THE REQUEST
Return all the data below as it stands, minus the pictures.

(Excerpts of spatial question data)
____________________

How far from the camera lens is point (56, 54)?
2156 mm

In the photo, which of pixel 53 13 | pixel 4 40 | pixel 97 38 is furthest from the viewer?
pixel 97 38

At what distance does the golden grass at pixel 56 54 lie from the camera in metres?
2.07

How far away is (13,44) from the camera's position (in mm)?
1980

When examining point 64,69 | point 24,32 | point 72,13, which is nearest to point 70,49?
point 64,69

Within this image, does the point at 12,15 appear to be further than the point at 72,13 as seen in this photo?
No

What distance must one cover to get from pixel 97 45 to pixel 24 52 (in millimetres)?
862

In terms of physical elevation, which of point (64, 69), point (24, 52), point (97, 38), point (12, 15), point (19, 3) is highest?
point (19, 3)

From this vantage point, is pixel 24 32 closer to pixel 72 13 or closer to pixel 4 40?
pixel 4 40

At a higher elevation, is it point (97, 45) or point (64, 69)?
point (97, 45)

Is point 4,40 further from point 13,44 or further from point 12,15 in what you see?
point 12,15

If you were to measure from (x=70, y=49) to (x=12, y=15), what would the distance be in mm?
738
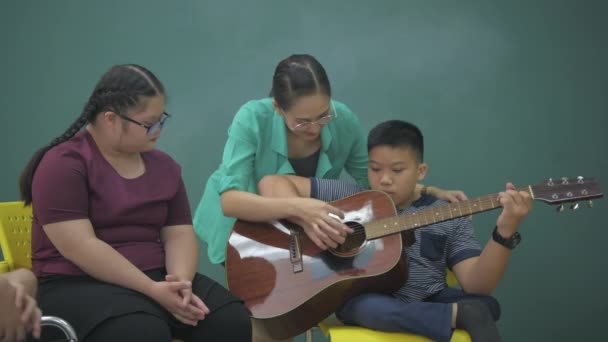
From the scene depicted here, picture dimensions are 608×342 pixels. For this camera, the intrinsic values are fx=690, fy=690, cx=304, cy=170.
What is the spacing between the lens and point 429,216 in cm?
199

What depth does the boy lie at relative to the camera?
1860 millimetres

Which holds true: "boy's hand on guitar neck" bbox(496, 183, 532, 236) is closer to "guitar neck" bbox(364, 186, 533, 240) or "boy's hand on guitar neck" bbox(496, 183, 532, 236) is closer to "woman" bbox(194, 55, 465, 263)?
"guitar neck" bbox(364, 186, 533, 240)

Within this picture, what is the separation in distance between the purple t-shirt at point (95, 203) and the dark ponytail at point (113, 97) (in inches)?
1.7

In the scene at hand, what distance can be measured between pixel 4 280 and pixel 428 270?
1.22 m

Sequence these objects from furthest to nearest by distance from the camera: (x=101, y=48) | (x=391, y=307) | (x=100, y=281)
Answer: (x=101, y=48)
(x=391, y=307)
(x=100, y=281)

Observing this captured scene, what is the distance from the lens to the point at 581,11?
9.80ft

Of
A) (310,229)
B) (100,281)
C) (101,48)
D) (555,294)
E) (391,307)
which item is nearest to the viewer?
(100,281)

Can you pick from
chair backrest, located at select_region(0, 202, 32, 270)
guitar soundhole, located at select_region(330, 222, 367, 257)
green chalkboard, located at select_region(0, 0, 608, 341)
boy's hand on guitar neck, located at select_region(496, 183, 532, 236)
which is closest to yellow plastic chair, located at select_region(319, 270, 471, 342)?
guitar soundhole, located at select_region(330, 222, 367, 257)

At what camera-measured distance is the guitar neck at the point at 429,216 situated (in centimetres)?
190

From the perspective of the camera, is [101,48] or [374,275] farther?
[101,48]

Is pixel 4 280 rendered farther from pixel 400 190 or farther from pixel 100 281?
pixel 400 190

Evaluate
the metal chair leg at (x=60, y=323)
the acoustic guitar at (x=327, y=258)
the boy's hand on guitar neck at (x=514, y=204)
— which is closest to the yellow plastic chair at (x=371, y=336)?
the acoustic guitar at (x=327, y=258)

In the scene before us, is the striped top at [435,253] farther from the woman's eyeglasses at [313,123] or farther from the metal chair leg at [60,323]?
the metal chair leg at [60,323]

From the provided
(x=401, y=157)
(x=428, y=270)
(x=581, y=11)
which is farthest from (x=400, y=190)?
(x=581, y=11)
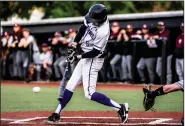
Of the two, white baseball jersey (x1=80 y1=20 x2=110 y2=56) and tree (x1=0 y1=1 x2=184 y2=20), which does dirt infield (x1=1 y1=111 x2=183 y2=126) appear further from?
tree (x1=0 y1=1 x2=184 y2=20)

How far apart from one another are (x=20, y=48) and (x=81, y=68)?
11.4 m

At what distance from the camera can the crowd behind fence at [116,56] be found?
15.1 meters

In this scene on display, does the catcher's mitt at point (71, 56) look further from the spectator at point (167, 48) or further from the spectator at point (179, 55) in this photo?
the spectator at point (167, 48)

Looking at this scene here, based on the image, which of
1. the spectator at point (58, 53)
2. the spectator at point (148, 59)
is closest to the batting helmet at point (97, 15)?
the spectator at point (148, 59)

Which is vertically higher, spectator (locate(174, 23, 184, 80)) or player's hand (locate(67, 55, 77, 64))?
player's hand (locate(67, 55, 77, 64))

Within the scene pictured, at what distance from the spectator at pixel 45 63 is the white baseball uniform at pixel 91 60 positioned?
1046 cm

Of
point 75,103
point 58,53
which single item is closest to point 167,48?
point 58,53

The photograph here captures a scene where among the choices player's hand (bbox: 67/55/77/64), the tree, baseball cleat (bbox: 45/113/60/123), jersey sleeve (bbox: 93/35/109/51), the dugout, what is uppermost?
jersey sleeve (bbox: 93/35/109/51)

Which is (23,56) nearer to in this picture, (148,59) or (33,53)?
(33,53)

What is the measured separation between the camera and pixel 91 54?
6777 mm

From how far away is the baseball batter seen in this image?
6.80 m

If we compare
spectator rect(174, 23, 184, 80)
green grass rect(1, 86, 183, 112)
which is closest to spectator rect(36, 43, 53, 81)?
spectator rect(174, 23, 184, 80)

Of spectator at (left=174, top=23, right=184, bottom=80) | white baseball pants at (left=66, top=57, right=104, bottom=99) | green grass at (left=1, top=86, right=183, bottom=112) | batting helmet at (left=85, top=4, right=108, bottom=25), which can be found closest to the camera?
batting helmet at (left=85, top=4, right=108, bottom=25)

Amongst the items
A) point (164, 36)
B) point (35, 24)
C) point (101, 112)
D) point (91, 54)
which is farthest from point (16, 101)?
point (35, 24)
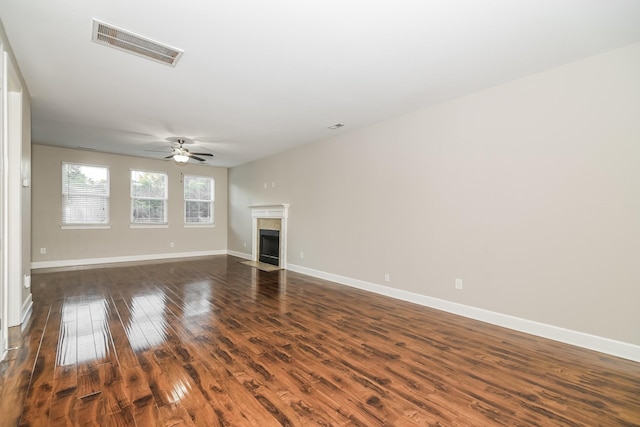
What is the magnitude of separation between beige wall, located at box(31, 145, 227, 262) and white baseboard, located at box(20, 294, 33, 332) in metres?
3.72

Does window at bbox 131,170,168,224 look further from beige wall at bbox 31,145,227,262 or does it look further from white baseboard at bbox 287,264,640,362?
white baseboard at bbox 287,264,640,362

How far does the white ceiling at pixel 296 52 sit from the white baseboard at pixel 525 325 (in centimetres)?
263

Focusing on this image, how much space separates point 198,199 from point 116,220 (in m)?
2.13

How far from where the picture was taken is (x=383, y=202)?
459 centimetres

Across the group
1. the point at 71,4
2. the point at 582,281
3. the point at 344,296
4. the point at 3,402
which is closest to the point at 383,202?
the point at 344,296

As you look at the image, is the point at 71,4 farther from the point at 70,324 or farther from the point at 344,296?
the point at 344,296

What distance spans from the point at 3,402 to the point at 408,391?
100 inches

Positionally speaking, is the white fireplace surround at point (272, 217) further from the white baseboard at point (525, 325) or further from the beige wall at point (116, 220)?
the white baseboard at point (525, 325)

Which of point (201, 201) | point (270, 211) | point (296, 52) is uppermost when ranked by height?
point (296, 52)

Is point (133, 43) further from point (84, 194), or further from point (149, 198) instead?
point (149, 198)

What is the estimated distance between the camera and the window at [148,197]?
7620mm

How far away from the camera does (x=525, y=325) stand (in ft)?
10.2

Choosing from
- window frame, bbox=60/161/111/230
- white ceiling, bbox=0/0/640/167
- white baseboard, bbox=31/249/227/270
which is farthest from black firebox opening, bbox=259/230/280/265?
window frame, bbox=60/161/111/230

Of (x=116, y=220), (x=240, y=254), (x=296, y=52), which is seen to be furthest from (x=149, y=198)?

____________________

SOLUTION
How far from the camera lens is point (56, 54)?
2156 mm

In the photo, which of pixel 53 13 | pixel 4 40 | pixel 97 38 is furthest from the viewer?
pixel 97 38

At what distance does the golden grass at pixel 56 54 lie from the camera in metres?
2.07

How far away is (13,44) from the camera's position (in mm)?
1980

When examining point 64,69 | point 24,32 | point 72,13, which is nearest to point 70,49?
point 64,69

Within this image, does the point at 12,15 appear to be further than the point at 72,13 as seen in this photo?
No

What distance must one cover to get from pixel 97 45 to pixel 24 52 (in millimetres)?
862

In terms of physical elevation, which of point (64, 69), point (24, 52), point (97, 38), point (12, 15), point (19, 3) is highest?
point (19, 3)

From this vantage point, is pixel 24 32 closer to pixel 72 13 or closer to pixel 4 40?
pixel 4 40

At a higher elevation, is it point (97, 45) or point (64, 69)?
point (97, 45)

Is point 4,40 further from point 13,44 or further from point 12,15 in what you see?
point 12,15

If you were to measure from (x=70, y=49) to (x=12, y=15), what would the distance be in mm?
738
From the scene depicted here, picture dimensions are 608×342 pixels. For this camera, the intrinsic values are fx=690, fy=690, cx=304, cy=170.
What is the spacing between the lens and point 429,216 in cm?
199

What depth does the boy lie at relative to the camera?
1860 millimetres

Which holds true: "boy's hand on guitar neck" bbox(496, 183, 532, 236) is closer to "guitar neck" bbox(364, 186, 533, 240) or "boy's hand on guitar neck" bbox(496, 183, 532, 236) is closer to "woman" bbox(194, 55, 465, 263)?
"guitar neck" bbox(364, 186, 533, 240)

Within this picture, what is the separation in distance between the purple t-shirt at point (95, 203) and the dark ponytail at point (113, 97) (in inches)?
1.7

In the scene at hand, what distance can be measured between pixel 4 280 and pixel 428 270?
1.22 m

Sequence these objects from furthest to nearest by distance from the camera: (x=101, y=48) | (x=391, y=307) | (x=100, y=281)
Answer: (x=101, y=48)
(x=391, y=307)
(x=100, y=281)

Observing this captured scene, what is the distance from the lens to the point at 581,11?
9.80ft

Of
A) (310,229)
B) (100,281)
C) (101,48)
D) (555,294)
E) (391,307)
which item is nearest to the viewer?
(100,281)

Can you pick from
chair backrest, located at select_region(0, 202, 32, 270)
guitar soundhole, located at select_region(330, 222, 367, 257)
green chalkboard, located at select_region(0, 0, 608, 341)
boy's hand on guitar neck, located at select_region(496, 183, 532, 236)
which is closest to yellow plastic chair, located at select_region(319, 270, 471, 342)?
guitar soundhole, located at select_region(330, 222, 367, 257)

At what camera-measured distance is the guitar neck at the point at 429,216 situated (in centimetres)?
190

From the perspective of the camera, is [101,48] or [374,275] farther?
[101,48]

Is pixel 4 280 rendered farther from pixel 400 190 or farther from pixel 100 281?
pixel 400 190

Evaluate
the metal chair leg at (x=60, y=323)
the acoustic guitar at (x=327, y=258)
the boy's hand on guitar neck at (x=514, y=204)
— which is closest to the yellow plastic chair at (x=371, y=336)?
the acoustic guitar at (x=327, y=258)

In the scene before us, is the striped top at [435,253] farther from the woman's eyeglasses at [313,123] or farther from the metal chair leg at [60,323]?
the metal chair leg at [60,323]

From the provided
(x=401, y=157)
(x=428, y=270)
(x=581, y=11)
which is farthest from (x=400, y=190)?
(x=581, y=11)
Of the two, white baseball jersey (x1=80 y1=20 x2=110 y2=56) and tree (x1=0 y1=1 x2=184 y2=20), which does dirt infield (x1=1 y1=111 x2=183 y2=126) appear further from?
tree (x1=0 y1=1 x2=184 y2=20)

How far apart from one another are (x=20, y=48) and (x=81, y=68)?
11.4 m

At what distance from the camera can the crowd behind fence at [116,56] be found?
15.1 meters

In this scene on display, does the catcher's mitt at point (71, 56) look further from the spectator at point (167, 48) or further from the spectator at point (179, 55) in this photo?
the spectator at point (167, 48)

Looking at this scene here, based on the image, which of
1. the spectator at point (58, 53)
2. the spectator at point (148, 59)
is closest to the batting helmet at point (97, 15)?
the spectator at point (148, 59)

Which is vertically higher, spectator (locate(174, 23, 184, 80)) or player's hand (locate(67, 55, 77, 64))?
player's hand (locate(67, 55, 77, 64))

Within the scene pictured, at what distance from the spectator at pixel 45 63 is the white baseball uniform at pixel 91 60 positioned?
1046 cm

Of
point 75,103
point 58,53
which single item is closest to point 167,48?
point 58,53

The photograph here captures a scene where among the choices player's hand (bbox: 67/55/77/64), the tree, baseball cleat (bbox: 45/113/60/123), jersey sleeve (bbox: 93/35/109/51), the dugout, what is uppermost?
jersey sleeve (bbox: 93/35/109/51)

Which is (23,56) nearer to in this picture, (148,59) or (33,53)?
(33,53)

What is the measured separation between the camera and pixel 91 54?
6777 mm

From how far away is the baseball batter seen in this image?
6.80 m

If we compare
spectator rect(174, 23, 184, 80)
green grass rect(1, 86, 183, 112)
which is closest to spectator rect(36, 43, 53, 81)?
spectator rect(174, 23, 184, 80)

Of spectator at (left=174, top=23, right=184, bottom=80) | white baseball pants at (left=66, top=57, right=104, bottom=99) | green grass at (left=1, top=86, right=183, bottom=112) | batting helmet at (left=85, top=4, right=108, bottom=25), which can be found closest to the camera?
batting helmet at (left=85, top=4, right=108, bottom=25)

Amongst the items
A) point (164, 36)
B) point (35, 24)
C) point (101, 112)
D) point (91, 54)
which is farthest from point (16, 101)?
point (35, 24)
What is the magnitude of separation between beige wall, located at box(31, 145, 227, 262) and white baseboard, located at box(20, 294, 33, 332) in metres?
3.72

Does window at bbox 131,170,168,224 look further from beige wall at bbox 31,145,227,262 or does it look further from white baseboard at bbox 287,264,640,362?
white baseboard at bbox 287,264,640,362

How far does the white ceiling at pixel 296 52 sit from the white baseboard at pixel 525 325 (in centimetres)?
263

Focusing on this image, how much space separates point 198,199 from point 116,220 (in m)?
2.13

How far from where the picture was taken is (x=383, y=202)?
459 centimetres

Across the group
1. the point at 71,4
2. the point at 582,281
3. the point at 344,296
4. the point at 3,402
which is closest to the point at 383,202?
the point at 344,296

As you look at the image, is the point at 71,4 farther from the point at 70,324 or farther from the point at 344,296?
the point at 344,296

What distance spans from the point at 3,402 to the point at 408,391?
100 inches

Positionally speaking, is the white fireplace surround at point (272, 217) further from the white baseboard at point (525, 325) or further from the beige wall at point (116, 220)?
the white baseboard at point (525, 325)

Which of point (201, 201) | point (270, 211) | point (296, 52) is uppermost when ranked by height?
point (296, 52)

Is point (133, 43) further from point (84, 194), or further from point (149, 198) instead?
point (149, 198)

What is the estimated distance between the camera and the window at [148,197]?
7620mm

How far away from the camera does (x=525, y=325) stand (in ft)?
10.2

Choosing from
- window frame, bbox=60/161/111/230
- white ceiling, bbox=0/0/640/167
- white baseboard, bbox=31/249/227/270
which is farthest from black firebox opening, bbox=259/230/280/265?
window frame, bbox=60/161/111/230

Of (x=116, y=220), (x=240, y=254), (x=296, y=52), which is seen to be furthest from (x=149, y=198)?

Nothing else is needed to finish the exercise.